Text passage —
━━━━━━━━━━━━━━━━

Now many of us have heard of Chaser, a border collie from Spartanburg, S.C., who understood 1,022 nouns. His owner was John Pilley, a scientist who studied canine cognition and trained his pet as part of his work. There was also a border collie named Rico who could identify 200 items. These dogs helped us reach the conclusion that dogs were extraordinarily intelligent and certainly smarter than cats. But had their partisanship colored the verdict of remarkable canine smarts on the part of owner-scientists?

Currently there seems to be a study for every question, and this one is no exception. Stephen Lea, an emeritus professor in the psychology department of the University of Exeter in Devon, England, along with Britta Osthaus, a senior lecturer in the School of Psychology, Politics and Sociology at Canterbury Christ Church University in Kent, England, conducted one such study, according to a recent Laura Holson article in The New York Times. The results are published in the journal Learning & Behavior. In the interests of full disclosure, Lea confessed that he was a cat person. Nonetheless the scientists tried to impartially compare dog cognition with three similar groups: carnivores, social hunters and domestic animals. Among those selected were wolves, cats, chimpanzees, dolphins, horses and pigeons.

━━━━━━━━━━━━━━━━

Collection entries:
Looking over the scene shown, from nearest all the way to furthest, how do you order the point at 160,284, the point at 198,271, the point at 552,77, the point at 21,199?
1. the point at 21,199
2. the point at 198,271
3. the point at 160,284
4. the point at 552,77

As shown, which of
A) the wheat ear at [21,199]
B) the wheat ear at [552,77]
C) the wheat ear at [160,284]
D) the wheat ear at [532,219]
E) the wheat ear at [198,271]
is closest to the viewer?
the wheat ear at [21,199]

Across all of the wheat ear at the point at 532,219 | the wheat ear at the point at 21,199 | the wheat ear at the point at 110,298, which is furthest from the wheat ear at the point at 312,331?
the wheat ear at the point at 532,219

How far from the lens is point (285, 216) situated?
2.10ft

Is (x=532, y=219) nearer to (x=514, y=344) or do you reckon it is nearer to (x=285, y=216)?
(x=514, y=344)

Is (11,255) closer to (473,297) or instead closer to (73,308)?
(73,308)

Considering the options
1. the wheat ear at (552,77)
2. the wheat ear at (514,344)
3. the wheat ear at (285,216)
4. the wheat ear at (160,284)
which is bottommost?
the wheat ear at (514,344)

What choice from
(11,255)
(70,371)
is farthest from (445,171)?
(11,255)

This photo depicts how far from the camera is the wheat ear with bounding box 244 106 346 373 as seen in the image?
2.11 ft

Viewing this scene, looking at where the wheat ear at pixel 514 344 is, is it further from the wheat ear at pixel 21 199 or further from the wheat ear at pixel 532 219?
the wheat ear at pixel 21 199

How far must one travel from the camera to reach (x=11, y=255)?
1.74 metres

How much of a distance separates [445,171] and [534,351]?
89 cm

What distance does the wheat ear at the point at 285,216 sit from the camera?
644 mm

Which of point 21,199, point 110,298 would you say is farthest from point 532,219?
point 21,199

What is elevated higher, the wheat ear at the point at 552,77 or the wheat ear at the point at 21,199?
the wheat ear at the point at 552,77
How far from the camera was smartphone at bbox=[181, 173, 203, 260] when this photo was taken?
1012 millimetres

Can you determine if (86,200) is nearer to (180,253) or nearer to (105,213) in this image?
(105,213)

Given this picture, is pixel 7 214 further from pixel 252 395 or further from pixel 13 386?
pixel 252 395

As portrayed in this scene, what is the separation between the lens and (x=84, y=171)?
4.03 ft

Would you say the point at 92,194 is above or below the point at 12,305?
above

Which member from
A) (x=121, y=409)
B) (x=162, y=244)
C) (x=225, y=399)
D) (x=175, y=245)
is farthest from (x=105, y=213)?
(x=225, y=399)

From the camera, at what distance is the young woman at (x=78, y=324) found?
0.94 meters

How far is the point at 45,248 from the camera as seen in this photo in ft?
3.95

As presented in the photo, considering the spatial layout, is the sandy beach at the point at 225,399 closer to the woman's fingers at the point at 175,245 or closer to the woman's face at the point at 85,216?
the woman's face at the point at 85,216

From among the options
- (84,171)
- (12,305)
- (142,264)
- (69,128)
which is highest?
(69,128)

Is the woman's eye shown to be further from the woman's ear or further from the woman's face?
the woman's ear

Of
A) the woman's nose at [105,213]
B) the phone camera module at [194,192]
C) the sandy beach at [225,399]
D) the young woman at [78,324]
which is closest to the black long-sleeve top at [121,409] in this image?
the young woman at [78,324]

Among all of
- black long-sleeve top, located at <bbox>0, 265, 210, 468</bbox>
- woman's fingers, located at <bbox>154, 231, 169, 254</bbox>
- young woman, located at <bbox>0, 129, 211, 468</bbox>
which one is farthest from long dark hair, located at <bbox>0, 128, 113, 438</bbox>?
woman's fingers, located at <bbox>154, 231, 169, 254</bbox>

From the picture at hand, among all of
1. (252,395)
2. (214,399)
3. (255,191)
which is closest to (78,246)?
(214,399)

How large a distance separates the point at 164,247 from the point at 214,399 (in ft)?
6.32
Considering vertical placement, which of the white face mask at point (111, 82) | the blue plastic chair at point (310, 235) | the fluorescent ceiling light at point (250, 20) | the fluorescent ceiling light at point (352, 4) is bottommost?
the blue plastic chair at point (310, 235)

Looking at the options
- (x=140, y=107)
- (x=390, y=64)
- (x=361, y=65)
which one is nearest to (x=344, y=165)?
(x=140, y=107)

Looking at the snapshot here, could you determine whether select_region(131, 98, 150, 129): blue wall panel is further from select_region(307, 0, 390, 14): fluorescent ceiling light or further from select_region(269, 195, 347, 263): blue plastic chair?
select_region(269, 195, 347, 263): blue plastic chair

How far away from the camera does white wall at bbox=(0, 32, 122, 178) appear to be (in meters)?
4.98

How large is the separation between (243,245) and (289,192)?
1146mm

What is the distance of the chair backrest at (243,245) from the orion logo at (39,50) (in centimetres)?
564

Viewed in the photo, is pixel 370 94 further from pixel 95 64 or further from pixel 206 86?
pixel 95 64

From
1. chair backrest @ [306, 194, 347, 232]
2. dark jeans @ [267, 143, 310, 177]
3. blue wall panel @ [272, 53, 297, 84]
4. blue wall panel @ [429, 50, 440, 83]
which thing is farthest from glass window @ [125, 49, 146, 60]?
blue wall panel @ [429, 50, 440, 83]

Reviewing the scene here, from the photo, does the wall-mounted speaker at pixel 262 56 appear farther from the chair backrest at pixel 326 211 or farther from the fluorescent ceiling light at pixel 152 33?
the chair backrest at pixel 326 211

━━━━━━━━━━━━━━━━

Work instructions —
a) Duplicate everything in the passage on dog intelligence from "Currently there seems" down to "horses and pigeons.".
b) Please set down, word for word, everything in the records from the line that contains "How far must" down to the line that contains "1012 millimetres", both of those lines included.
The text and the records have nothing to do with each other.

Answers below —
a)
Currently there seems to be a study for every question, and this one is no exception. Stephen Lea, an emeritus professor in the psychology department of the University of Exeter in Devon, England, along with Britta Osthaus, a senior lecturer in the School of Psychology, Politics and Sociology at Canterbury Christ Church University in Kent, England, conducted one such study, according to a recent Laura Holson article in The New York Times. The results are published in the journal Learning & Behavior. In the interests of full disclosure, Lea confessed that he was a cat person. Nonetheless the scientists tried to impartially compare dog cognition with three similar groups: carnivores, social hunters and domestic animals. Among those selected were wolves, cats, chimpanzees, dolphins, horses and pigeons.

b)
How far must one travel from the camera to reach (x=11, y=255)?
1.74 metres

How much of a distance separates [445,171] and [534,351]?
89 cm

What distance does the wheat ear at the point at 285,216 sit from the camera?
644 mm

Which of point 21,199, point 110,298 would you say is farthest from point 532,219?
point 21,199

What is elevated higher, the wheat ear at the point at 552,77 or the wheat ear at the point at 21,199?
the wheat ear at the point at 552,77
How far from the camera was smartphone at bbox=[181, 173, 203, 260] when this photo was taken?
1012 millimetres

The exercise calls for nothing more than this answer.